EXCERPT TO READ:
+ + + + +
Monday, 21 May 2012

Glasgow, city of culture


 In 1990, Glasgow was the European city of culture.
 This was the culmination of a reinvention of Glasgows image. In the postwar period, Glasgow had suffered terribly from the effects of the loss of Empire. In the latter half of the twentieth century, Glasgow was popularly associated with violence and poverty, razor gangs, and drunkenness. Although Glasgow had always suffered from this image problem, it had been balanced by the sheer energy of the city that had at varying times made it the second city of the empire.
 Glasgow went through a malaise, where it lost its way and stopped being the wealthy, vibrant city it had been in the Victorian era. We were left with the ghost of better times, buildings funded by the tobacco lords and spice lords who had made their fortunes in the empire, some of the most famous scientists and engineers and politicians looking down from their plinths in George Square. This damage was building on itself; tourism was obviously low, and business was down as well. Glasgow needed to do something to get out of this terminal decline.
+ + + + +
BRIEF A: In one to three sentences, explain why the post on Glasgow says the city needed to do something to change its situation.
BRIEF B: Write the next part of the post on Glasgow, beginning after its last sentence.
The rows that come after play no part in this.
+ + + + +
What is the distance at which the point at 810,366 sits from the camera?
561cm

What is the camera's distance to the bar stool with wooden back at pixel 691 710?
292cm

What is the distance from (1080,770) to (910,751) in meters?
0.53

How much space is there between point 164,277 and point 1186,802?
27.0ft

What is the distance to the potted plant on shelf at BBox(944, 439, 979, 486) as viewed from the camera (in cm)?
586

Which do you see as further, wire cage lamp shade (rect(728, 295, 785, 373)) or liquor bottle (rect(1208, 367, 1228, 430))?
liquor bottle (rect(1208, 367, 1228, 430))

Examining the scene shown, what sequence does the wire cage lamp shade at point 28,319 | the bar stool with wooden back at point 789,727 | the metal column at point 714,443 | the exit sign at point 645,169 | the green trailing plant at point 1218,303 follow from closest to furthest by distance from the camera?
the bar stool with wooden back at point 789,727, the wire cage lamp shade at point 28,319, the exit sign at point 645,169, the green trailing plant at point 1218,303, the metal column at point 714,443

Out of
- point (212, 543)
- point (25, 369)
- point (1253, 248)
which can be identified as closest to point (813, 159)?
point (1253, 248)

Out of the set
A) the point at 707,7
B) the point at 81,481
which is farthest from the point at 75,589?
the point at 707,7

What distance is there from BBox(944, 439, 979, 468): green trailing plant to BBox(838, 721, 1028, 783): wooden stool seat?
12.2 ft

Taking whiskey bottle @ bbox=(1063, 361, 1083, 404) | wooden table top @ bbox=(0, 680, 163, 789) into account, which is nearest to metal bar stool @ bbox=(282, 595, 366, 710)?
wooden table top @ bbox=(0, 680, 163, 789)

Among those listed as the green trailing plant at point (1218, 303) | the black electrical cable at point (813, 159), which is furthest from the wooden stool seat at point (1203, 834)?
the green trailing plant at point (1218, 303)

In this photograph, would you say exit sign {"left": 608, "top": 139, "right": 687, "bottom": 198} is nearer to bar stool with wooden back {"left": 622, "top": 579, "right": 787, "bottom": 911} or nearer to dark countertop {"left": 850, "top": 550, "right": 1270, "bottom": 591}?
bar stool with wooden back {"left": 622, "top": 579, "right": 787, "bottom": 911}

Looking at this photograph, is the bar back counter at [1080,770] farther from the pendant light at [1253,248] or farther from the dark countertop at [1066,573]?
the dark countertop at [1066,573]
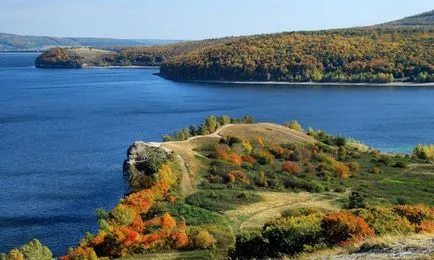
+ + + + +
ANSWER A: Glasgow had fallen into a malaise in which the damage kept building on itself. Tourism was low and business was down as well, so the city needed to act to escape terminal decline.

ANSWER B:
Gallery of modern art
 Starting from the early 80s, Glasgow city council went on a PR offensive. They ran a campaign, Glasgow's Miles Better, that was quite popular, to try and introduce some positive connotations with the city in peoples heads. Mr Happy from the mr men books was used as the cartoon character, and the ads painted Glasgow as a cultural centre that was also friendly to business.
 They dusted down Glasgows long-standing policy of making high culture freely available to everyone, and successfully worked a series of ambitious projects. The Burell collection, which had been lying dormant for decades, had a palace built for it and was opened in 1983. The SECC (Scottish Exhibition and Conference Centre) was built in 1985; it looks like a cheap rip-off of the Sydney Opera House, and maybe it was, but having a generalised venue for culture and conferences and science exhibitions was good for business and for the local and international organisations to have somewhere safe and reliable they could use.
Burell collection
The big thing at the time was the Glasgow Garden festival 1988. This was a copy of two earlier ones in Liverpool and Stoke-on-Trent, which had been very successful. It was really a way to jolly people into not feeling embarassed or defensive about their city, that with some energy we could do the high-cultured stuff. In Thatchers Britain, although Thatcher was despised in Glasgow, it was good to say to the world that Glasgow was a place that could make money through business.
 At the same time, widespread attempts were being made to try and change the culture of violence, sectarianism and alcoholism that Glasgow had become notorious for. Projects to stamp them out, enforce laws, and to make them socially unacceptable were started in this time.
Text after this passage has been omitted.